Le soir même, le Sultan n'eut garde de manquer au rendez-vous. Le vizir qui l'accompagnait était plus mort que vif. A peine la voix sonore et cadencée du mouedden s'était-elle fait entendre pour appeler les fidèles à la dernière prière, que, sur un signe du prince, le Bouwab fit retentir son cri de chaque soir: La porte ! La porte!
Alors au milieu du calme général qui régnait à cette heure, la même voix gémissante psalmodia ces paroles :
« Gardien, gardien, ferme ta porte! va dormir, gardien! Il n'y a plus personne dehors, excepté El-Haloui l'opprimé !
– J'ai voulu voir, j'ai vu ! s'écria le Sultan. »
Il remercia le gardien des portes et lui fit présent d'une bague en diamants d'un très grand prix. Puis se tournant vers le misérable chambellan :
« C'est toi, traître, qui m'as trompé, lui dit-il, toi et les tiens; tu es un enfant de Satan le lapidé; à ton tour, tu mourras ! »
L'aurore du lendemain éclaira le supplice du grand vizir, supplice raffiné qui dut frapper de terreur les courtisans, et faire frissonner d'horreur les méchantes langues du palais.

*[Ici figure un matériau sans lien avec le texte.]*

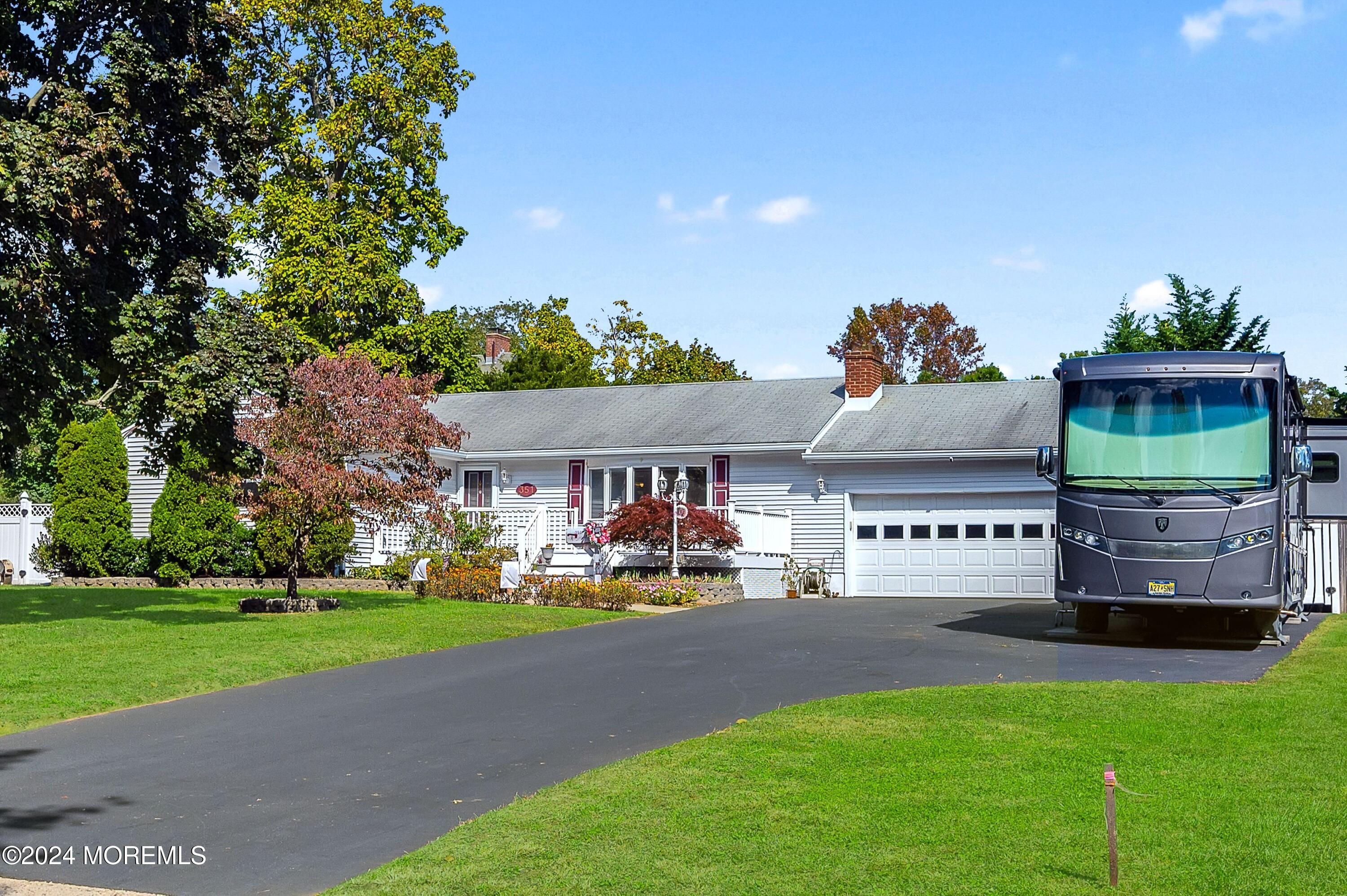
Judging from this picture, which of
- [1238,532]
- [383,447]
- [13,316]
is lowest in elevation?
[1238,532]

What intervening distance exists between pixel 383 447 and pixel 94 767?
12.6 m

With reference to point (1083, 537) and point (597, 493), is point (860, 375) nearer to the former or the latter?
point (597, 493)

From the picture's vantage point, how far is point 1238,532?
1498 cm

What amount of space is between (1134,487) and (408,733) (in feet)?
30.7

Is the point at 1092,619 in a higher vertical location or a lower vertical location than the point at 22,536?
lower

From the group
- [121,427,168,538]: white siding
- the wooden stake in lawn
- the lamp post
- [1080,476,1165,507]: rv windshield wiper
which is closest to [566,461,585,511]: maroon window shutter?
the lamp post

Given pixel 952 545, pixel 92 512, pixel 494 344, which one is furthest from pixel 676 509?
pixel 494 344

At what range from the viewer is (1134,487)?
15.4m

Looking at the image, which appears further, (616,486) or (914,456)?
(616,486)

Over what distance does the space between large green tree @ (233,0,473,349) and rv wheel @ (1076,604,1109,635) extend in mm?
24955

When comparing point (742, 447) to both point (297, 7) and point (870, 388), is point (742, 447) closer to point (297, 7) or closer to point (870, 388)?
point (870, 388)

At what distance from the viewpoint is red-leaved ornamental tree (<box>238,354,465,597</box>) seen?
21359 millimetres

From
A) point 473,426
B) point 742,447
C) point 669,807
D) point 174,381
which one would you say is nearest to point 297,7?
point 473,426

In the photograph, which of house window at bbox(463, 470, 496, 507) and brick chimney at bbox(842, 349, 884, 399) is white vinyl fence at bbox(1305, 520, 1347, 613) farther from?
house window at bbox(463, 470, 496, 507)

Le sultan faisait en ce moment réparer les remparts de la ville: il ordonna que son premier ministre fût enseveli vivant dans un bloc de pisé que l'on posa justement vis à vis de l'endroit où le pauvre ouali avait été décapité et où son corps gisait sans sépulture. Et pour que la réparation fût complète, il décida qu'un tombeau digne de la sainteté de la victime lui serait élevé et qu'on y déposerait pieusement ses restes. Le peuple entier battit des mains, et le sultan fut, d'une voix unanime, acclamé le plus juste et le plus généreux des sultans présents et passés.
Telle fut véritablement la fin du saint Abou-Abd-Allah el-Haloui, de l'ancien cadi de Séville. A ceux qui en douteraient, nous pourrions opposer des témoignages authentiques et nous ne pourrions sans injustice récuser celui de toutes les vieilles barbes blanches de Tlemcen qui en savent plus que nous sur ce point. Et puis, n'y a-t-il pas aussi la complainte du Meddah, la complainte du cheikh Ibn-Emsaïd? Qui ne la connaît? Tout le monde la chante, jusqu'aux petits enfants. Voilà encore une preuve ! Lisez-la plutôt, bien qu'il y ait peut-être plus de charme à l'entendre chanter qu'à la lire; mais soyez indulgent pour le style et la versification de l'auteur; c'est une complainte, la poésie du peuple, elle parle son langage.
Donc, El Hadj-Mohammed ibn-Emsaïd, le meddah, a dit:
Là c'est Sidi el-Haloui, la victime de la calomnie!
Lui, qui a parlé aux grands du goum royal!
Oui, sa voix retentit même après qu'on lui eut coupé la gorge.
Il répondit au gardien des portes, et tout le monde l'a entendu.
Il lui dit: Gardien, à l'œuvre, fais ton office!
Ferme la porte et va-t-en dormir!
Il ne reste plus dehors qu'El-Haloui, l'opprimé!
Son corps décapité git à la belle étoile!
Ils l'ont étendu en croix dans la poussière!
(Cf. pour cette légende, la Revue Africaine. No 21; mars 1860.)